1. Insist on rights of humanity and nature to co-exist in a healthy, supportive, diverse and sustainable condition.

2. Recognize interdependence. The elements of human design interact with and depend upon the natural world, with broad and diverse implications at every scale. Expand design considerations to recognizing even distant effects.

3. Respect relationships between spirit and matter.
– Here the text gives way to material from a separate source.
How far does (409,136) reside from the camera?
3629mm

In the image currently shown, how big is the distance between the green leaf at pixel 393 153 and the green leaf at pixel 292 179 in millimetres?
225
Consider all aspects of human settlement, including community, dwelling, industry and trade in terms of existing and evolving connections between spiritual and material consciousness.

4. Accept responsibility for the consequences of design decisions upon human well-being, the viability of natural systems and their right to co-exist.

5. Create safe objects of long-term value. Do not burden future generations with requirements for maintenance or vigilant administration of potential danger due to the careless creation of products, processes or standards.

6. Eliminate the concept of waste. Evaluate and optimize the full life-cycle of products and processes, to approach the state of natural systems, in which there is no waste.

7. Rely on natural energy flows. Human designs should, like the living world, derive their creative forces from perpetual solar income. Incorporate this energy efficiently and safely for responsible use.

8. Understand the limitations of design. No human creation lasts forever and design does not solve all problems. Those who create and plan should practice humility in the face of nature. Treat nature as a model and mentor, not as an inconvenience to be evaded or controlled.

9. Seek constant improvement by the sharing of knowledge. Encourage direct and open communication between colleagues, patrons, manufacturers and users to link long term sustainable considerations with ethical responsibility, and re-establish the integral relationship between natural processes and human activity.

 

[1] The Hannover Principles: Design for Sustainability - Tenth Anniversary Edition, William McDonough & Michael Braungart, William McDonough & Partners, 2003.

[2] Cradle To Cradle – Remaking the Way We Make Things, William McDonough & Michael Braungart, North Point Press, 2002.